If you’re in the market for a house, or have been before, you may realize what an emotional rollercoaster it is. You get your heart set on a house, and then someone else’s offer gets accepted, not yours. Or maybe you’re under contract but then too many issues come up at the inspection and you have to make the tough choice to terminate the contract. And then you have to start the process all over again. This is a lot like dating. So here are some tips you can use for both dating and house buying…
1You want a house (and spouse) with staying power.

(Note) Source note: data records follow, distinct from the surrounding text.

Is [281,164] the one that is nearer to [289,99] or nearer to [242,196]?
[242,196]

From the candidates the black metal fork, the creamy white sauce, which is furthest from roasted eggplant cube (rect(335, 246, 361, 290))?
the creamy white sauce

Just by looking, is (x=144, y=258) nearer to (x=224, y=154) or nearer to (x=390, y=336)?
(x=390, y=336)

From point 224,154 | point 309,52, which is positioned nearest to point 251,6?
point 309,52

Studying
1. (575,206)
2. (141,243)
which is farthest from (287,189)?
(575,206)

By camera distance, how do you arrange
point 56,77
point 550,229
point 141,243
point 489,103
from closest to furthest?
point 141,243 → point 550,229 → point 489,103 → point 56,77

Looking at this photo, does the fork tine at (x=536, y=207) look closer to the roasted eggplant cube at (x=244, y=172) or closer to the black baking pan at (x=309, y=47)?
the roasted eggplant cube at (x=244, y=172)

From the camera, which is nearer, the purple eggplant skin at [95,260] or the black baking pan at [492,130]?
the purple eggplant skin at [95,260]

Moving takes work and you don’t want to keep going from house to house if you don’t have to. What does staying power look like in a house? It requires looking at more than just the house. Where is the house in terms of commute times and grocery store runs? What is the neighborhood like? Will your mortgage be pushing the limits of your income every month? Make sure to factor in all the other costs associated with house owning (utilities, internet, maintenance, etc.) to figure out if you can comfortably afford it.

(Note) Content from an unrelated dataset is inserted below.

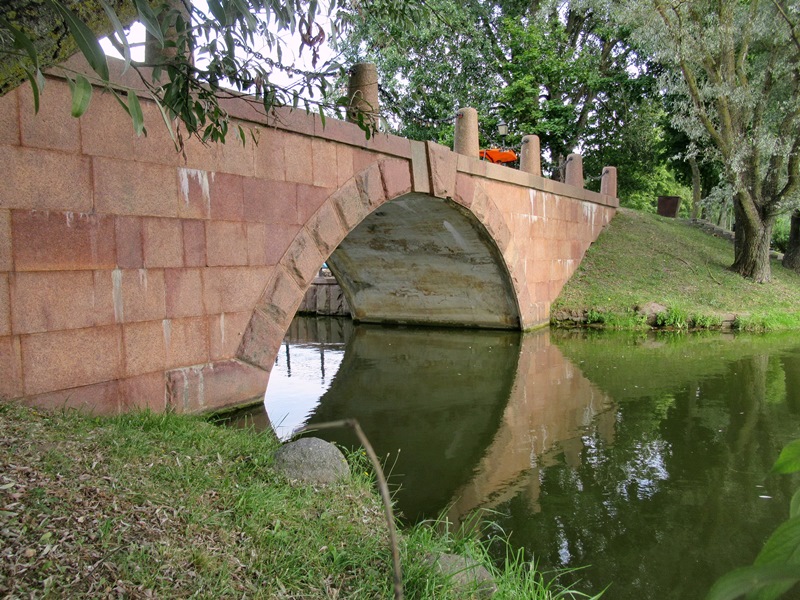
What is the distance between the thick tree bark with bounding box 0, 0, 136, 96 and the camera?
193 cm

On the other hand, what does staying power look like in a potential spouse? It means having conversations about hard topics like children, money, roles, and divorce. What do both of you think about these things? It means taking a look at how you fight or disagree. How have you both handled difficult times in your relationship?
2You don't want a house (or spouse) that has major underlying issues.
You may want that house, but you don’t want to be surprised by issues a year down the road. You want to be able to prepare for how to handle them. That’s what inspections are there for. To help you make sure you know what you’re getting into. If you can live with replacing the furnace soon, and fixing the water damage in the back porch, then great! It’s just important to know.
With a potential spouse, you want to know him or her as well as you can. If you spot concerning patterns of behavior or addictions, and your potential spouse is unaware of how detrimental they are/unwilling to fix them, that’s a huge signal that he or she is not the one. You may think you know each other well, but time spent in good marriage prep, pre-marriage counseling, and input from family and friends goes a long way.
3You may fall in love with a house right away, but sometimes it's the less-glamourous one you keep coming back to that ends up being the right one for you.
It’s very hard to let go of a house that you fall in love with — especially with the ability to pore over its pictures online and imagine your life there. But sometimes you realize, for whatever reason, that this house is not the right one. Maybe it is the commute time, or the issues that come to light after inspection, or a number of little things all add up. Then you turn your attention to the less glamorous house that makes more sense and that you can afford more easily.
Something similar might be true in a potential spouse. Sometimes you may be attracted to the glamour and drama of a relationship with someone, but as you get to know them, the little things add up. The relationship is exciting but not reliable or (the good kind of) comfortable. That’s when it might be time to look elsewhere. Drama and excitement is not something you can rely on long term to keep a relationship thriving. Dependability is not boring — it’s the stuff commitment is made from.
Now that life is opening back up a little, you may be more seriously searching for a house or a spouse. Send up a quick prayer to St. Joseph, patron of house hunters and a pretty good spouse to boot. Happy hunting!